Weight Woes & Dieting Disasters
by Janet Barrett

Hey ladies, with a big event coming up and a gorgeous, slinky dress already picked out, you may figure the surest way to drop a few pounds is to cut your insulin intake in half. Guys, you're not off the hook: Those love handles you're afraid of might make you think about it too.

Does cutting insulin make you lose weight? Sure, as your body voids half the carbs it ingests through excessive urination (not unlike weight loss before type 1 diabetes is diagnosed).

Dangerous? Absolutely, say the experts.

In fact, it's a type of eating disorder, they say. Yet Margaret Grey, Ph.D., R.N., of the Yale University Program for Youth with Diabetes, also admits it's pretty commonplace among young people with diabetes. "It's not surprising, given how closely food has been scrutinized, that eating behaviors in kids get disturbed," she says.

And girls in particular may be fighting extra concerns, with a tendency toward weight gain from intensive insulin therapy.
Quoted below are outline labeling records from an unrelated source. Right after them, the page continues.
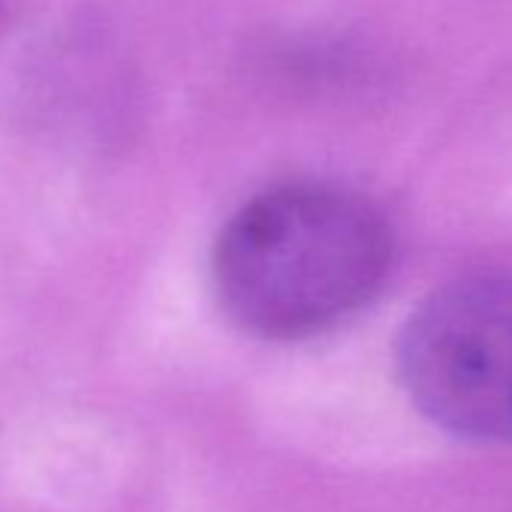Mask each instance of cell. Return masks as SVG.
<instances>
[{
  "label": "cell",
  "instance_id": "cell-1",
  "mask_svg": "<svg viewBox=\"0 0 512 512\" xmlns=\"http://www.w3.org/2000/svg\"><path fill=\"white\" fill-rule=\"evenodd\" d=\"M395 238L365 196L323 181L281 184L244 202L211 253L220 308L260 338L317 335L383 287Z\"/></svg>",
  "mask_w": 512,
  "mask_h": 512
},
{
  "label": "cell",
  "instance_id": "cell-2",
  "mask_svg": "<svg viewBox=\"0 0 512 512\" xmlns=\"http://www.w3.org/2000/svg\"><path fill=\"white\" fill-rule=\"evenodd\" d=\"M398 374L437 428L512 443V275L479 272L434 290L401 329Z\"/></svg>",
  "mask_w": 512,
  "mask_h": 512
}]
</instances>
While it may not seem that reducing insulin for a few days can do any real harm, Dr. Grey says the risk is signficant--especially if you start to get a cold or flu. You "can get way out of control in a very short period of time." Without enough insulin, your body can't keep up, and you can wind up with diabetic ketoacidosis, she says.

Furthermore, a study published in the New England Journal of Medicine indicated that eating disorders are not only widespread among teenage girls with diabetes but that long-range complications appear to be real. Citing the use of laxatives, self-induced vomiting, and avoiding insulin as ways to keep weight down, lead researcher Anne Rydall of Toronto Hospital said the most striking finding was damage to blood vessels in the eyes, a condition known as diabetic retinopathy.

So before you skip that insulin shot, do yourself a favor and think about the short- and long-term problems. Is it worth it?